A Jupiter Entertainment producer filmed the trial
for a possible episode of the show "Snapped," which airs on the Oxygen
channel.
"Snapped" documents the stories of law-abiding
women who have been charged with committing murder.
According to the show's website, about 16,000
people are murdered in the United States and 7 percent of the killers
are women.
Family of police officer allegedly murdered by wife
says they had rough marriage
By Anna Prendergast -
WHAS11.com
October 20, 2010
LOUISVILLE, Ky. (WHAS11) -- A woman was put in jail
Wednesday on charges of murdering her husband nearly two years after
he was killed. Police say they have new evidence that shows Lebanon,
Ky. police officer David Ford was murdered by his own wife. Tonya Ford
is in the Taylor County Detention Center and we asked her for an
interview, but she declined.
However, David Ford’s family is talking and they say they are not
shocked and say the couple had a rocky marriage. Darrell Ford, David's
brother, says “They were getting a divorce and he was supposed to file
the next week. David had moved out three weeks prior.” David Ford's
family say they are relieved someone is behind bars and charged with
his murder, but the fact that the person is David’s wife has put a
strain on the family.
Tonya Ford helped raise David's three sons and the couple had one
child together. In February of 2009 police say Tonya Ford called 911
and told them she found David dead in their home in Campbellsville,
Ky. Police say he was shot in the back of the head. Since then
Kentucky State Police have interviewed 17 key witnesses and say they
found evidence that led them to Tonya.
There's a memorial outside of the Lebanon Police Department in honor
of David Ford where he was an officer there for three years. David's
family says Wednesday was hopefully the start to some kind of closure,
but having someone who was once part of the family charged with his
death is hard to take.
David's family would not go into specifics about the couple's rocky
marriage, but they say it will all come out during Tonya’s trial.

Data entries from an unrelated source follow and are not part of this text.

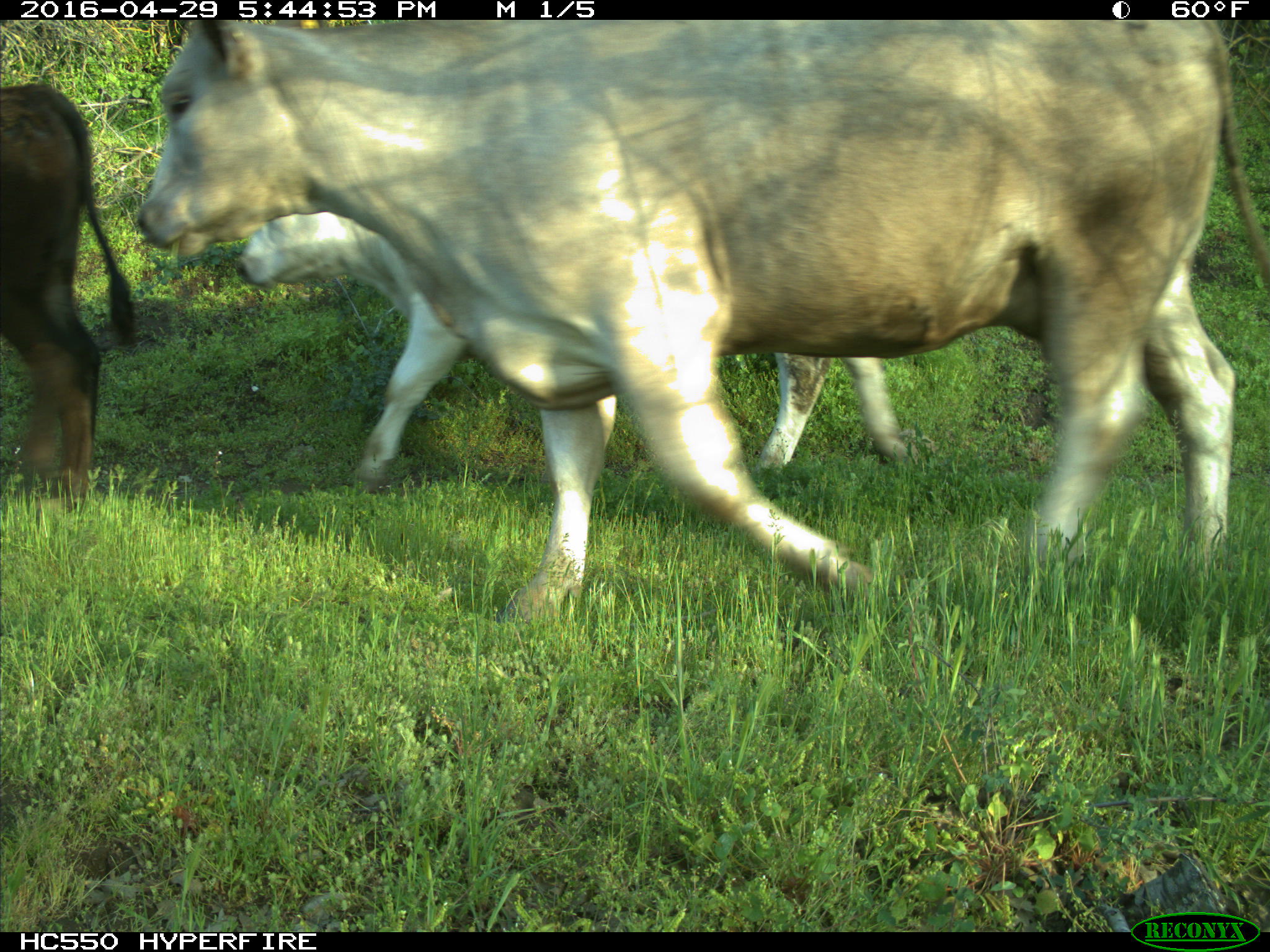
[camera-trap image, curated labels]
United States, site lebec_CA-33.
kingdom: Animalia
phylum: Chordata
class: Mammalia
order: Artiodactyla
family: Bovidae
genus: Bos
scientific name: Bos taurus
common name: domestic cow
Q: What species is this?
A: Bos taurus (domestic cow).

Wife charged in Ky. officer's death
By The Associated Press - WHAS11.com
October 20, 2010
CAMPBELLSVILLE, Ky. (AP) -- State troopers have
made an arrest in the fatal shooting of a central Kentucky police
officer.
A news release from state police says the officer's
wife, 37-year-old Tonya M. Ford of Campbellsville, was arrested
Wednesday at the Taylor County courthouse after being indicted the
previous day on a charge of murder-domestic violence.

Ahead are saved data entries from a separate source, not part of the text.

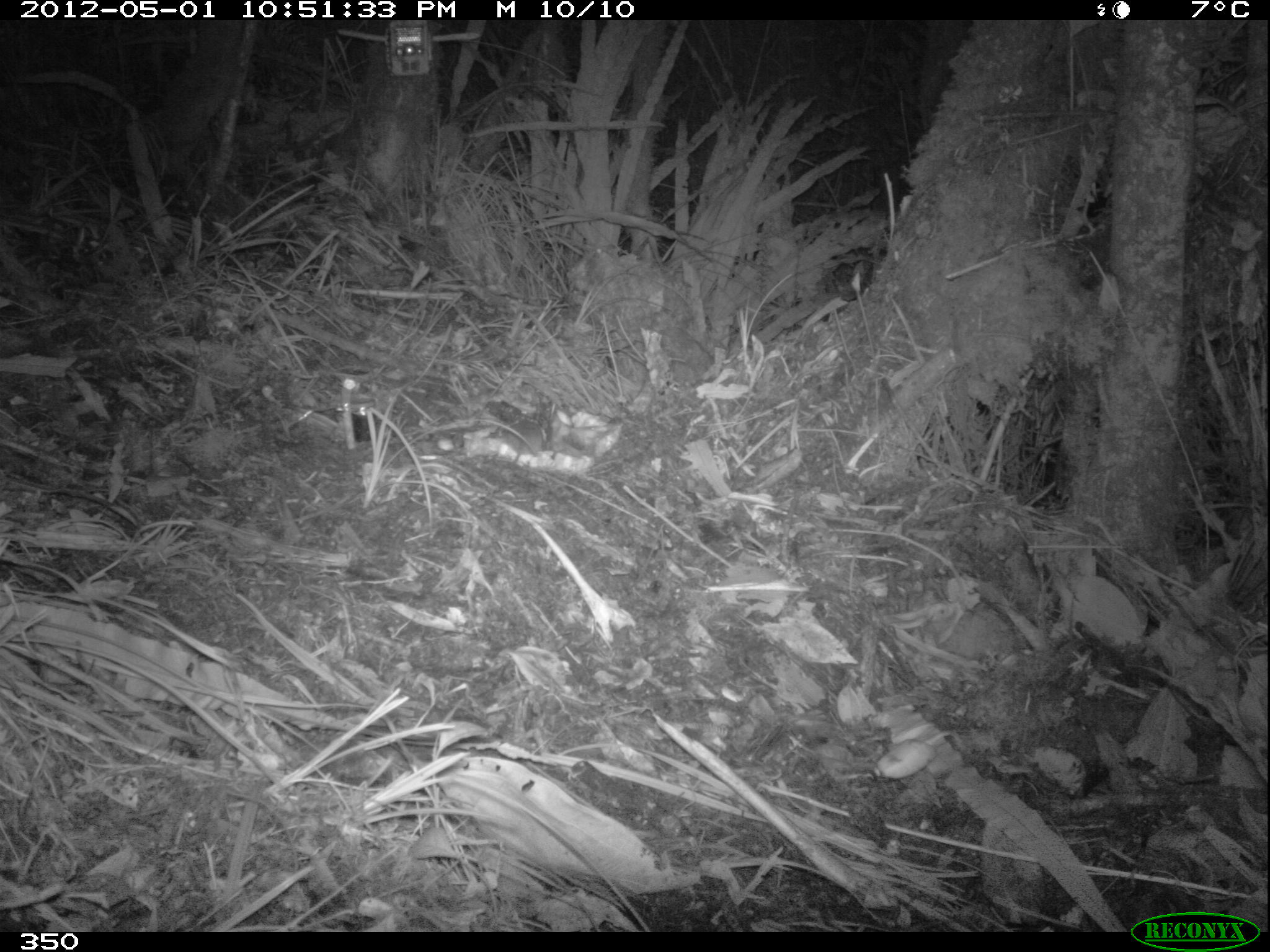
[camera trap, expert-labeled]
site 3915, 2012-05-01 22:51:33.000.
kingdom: Animalia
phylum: Chordata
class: Mammalia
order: Rodentia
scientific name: Rodentia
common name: rodents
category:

Ford had reported finding her husband, 40-year-old
David M. Ford, dead last year at their home in Taylor County. David
Ford had been with the Lebanon police force in neighboring Marion
County for 3 1/2 years.
Police say a Taylor County grand jury handed down
the indictment Tuesday after listening to testimony from 17 witnesses.
Court records show Tonya Ford is due to be
arraigned on Nov. 1. Her attorney, Danny Butler, did not immediately
return a phone message.
Lebanon City police officer found shot, killed
at his home
WHAS11.com
August 15, 2009
(WHAS11) -A Lebanon City police officer is dead,
and authorities are calling it a homicide.
Kentucky State Police say that 40-year-old David M.
Ford was found dead by his wife at his home in Taylor County.
Police say that he was shot and pronounced dead at
the scene.
Ford had been with the Lebanon police force in
neighboring Marion County for over three years.